▸ YOUR OBJECTIVE:
Reproduce, character for character, the part of the material that opens with the line containing "What is the separation" and closes with the line containing "24.2 metres", including both of those lines.

▸ SUPPLIED ENTRIES:
▼▼▼

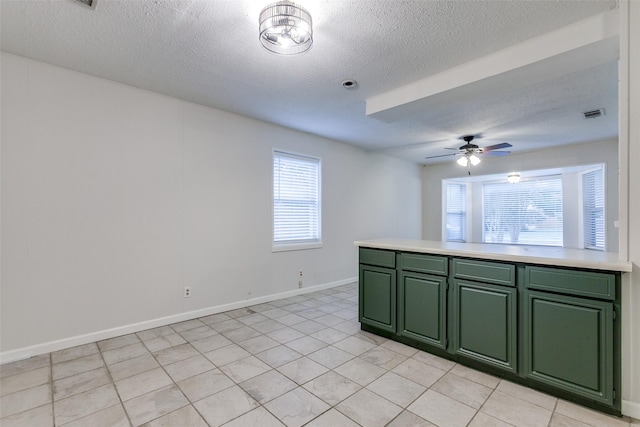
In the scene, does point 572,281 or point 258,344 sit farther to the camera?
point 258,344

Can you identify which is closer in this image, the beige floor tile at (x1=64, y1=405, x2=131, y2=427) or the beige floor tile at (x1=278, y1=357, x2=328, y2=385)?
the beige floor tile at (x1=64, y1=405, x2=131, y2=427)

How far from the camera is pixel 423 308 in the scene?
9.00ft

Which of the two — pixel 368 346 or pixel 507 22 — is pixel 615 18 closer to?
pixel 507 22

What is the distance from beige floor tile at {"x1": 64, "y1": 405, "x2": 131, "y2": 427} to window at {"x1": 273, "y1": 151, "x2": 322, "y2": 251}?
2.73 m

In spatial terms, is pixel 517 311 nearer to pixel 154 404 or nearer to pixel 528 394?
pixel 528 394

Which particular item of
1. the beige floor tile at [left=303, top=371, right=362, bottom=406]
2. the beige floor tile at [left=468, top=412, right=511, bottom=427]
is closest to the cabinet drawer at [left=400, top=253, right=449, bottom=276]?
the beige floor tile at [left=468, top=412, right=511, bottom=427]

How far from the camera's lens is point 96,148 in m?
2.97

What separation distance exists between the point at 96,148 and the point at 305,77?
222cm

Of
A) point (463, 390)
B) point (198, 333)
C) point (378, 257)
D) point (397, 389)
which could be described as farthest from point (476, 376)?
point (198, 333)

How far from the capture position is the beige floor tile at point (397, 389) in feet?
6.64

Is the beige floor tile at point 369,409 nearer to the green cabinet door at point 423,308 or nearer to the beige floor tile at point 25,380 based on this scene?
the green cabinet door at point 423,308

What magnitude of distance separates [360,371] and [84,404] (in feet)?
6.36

▲▲▲
▼▼▼

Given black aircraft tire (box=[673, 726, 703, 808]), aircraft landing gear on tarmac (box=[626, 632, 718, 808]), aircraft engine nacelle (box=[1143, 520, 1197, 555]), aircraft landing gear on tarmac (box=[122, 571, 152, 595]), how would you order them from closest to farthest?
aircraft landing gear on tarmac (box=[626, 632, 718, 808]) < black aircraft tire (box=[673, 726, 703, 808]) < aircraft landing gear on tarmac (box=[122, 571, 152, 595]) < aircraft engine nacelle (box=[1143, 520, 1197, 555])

▲▲▲
▼▼▼

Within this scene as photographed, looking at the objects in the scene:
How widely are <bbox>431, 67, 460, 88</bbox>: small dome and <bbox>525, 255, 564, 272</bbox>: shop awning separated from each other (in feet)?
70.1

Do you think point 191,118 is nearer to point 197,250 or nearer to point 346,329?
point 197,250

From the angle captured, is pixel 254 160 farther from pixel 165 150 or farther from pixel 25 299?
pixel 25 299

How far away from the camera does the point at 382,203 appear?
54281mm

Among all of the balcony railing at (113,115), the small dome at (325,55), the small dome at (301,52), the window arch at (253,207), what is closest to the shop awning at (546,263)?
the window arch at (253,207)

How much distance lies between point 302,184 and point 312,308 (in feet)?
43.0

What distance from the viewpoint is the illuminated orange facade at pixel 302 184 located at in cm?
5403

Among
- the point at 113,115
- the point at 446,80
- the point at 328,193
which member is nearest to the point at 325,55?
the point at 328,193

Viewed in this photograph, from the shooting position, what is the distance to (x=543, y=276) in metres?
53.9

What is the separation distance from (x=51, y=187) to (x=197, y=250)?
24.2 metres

▲▲▲

▸ PROBLEM SOLUTION:
What is the separation distance from (x=51, y=187) to (x=197, y=250)?
24.2 metres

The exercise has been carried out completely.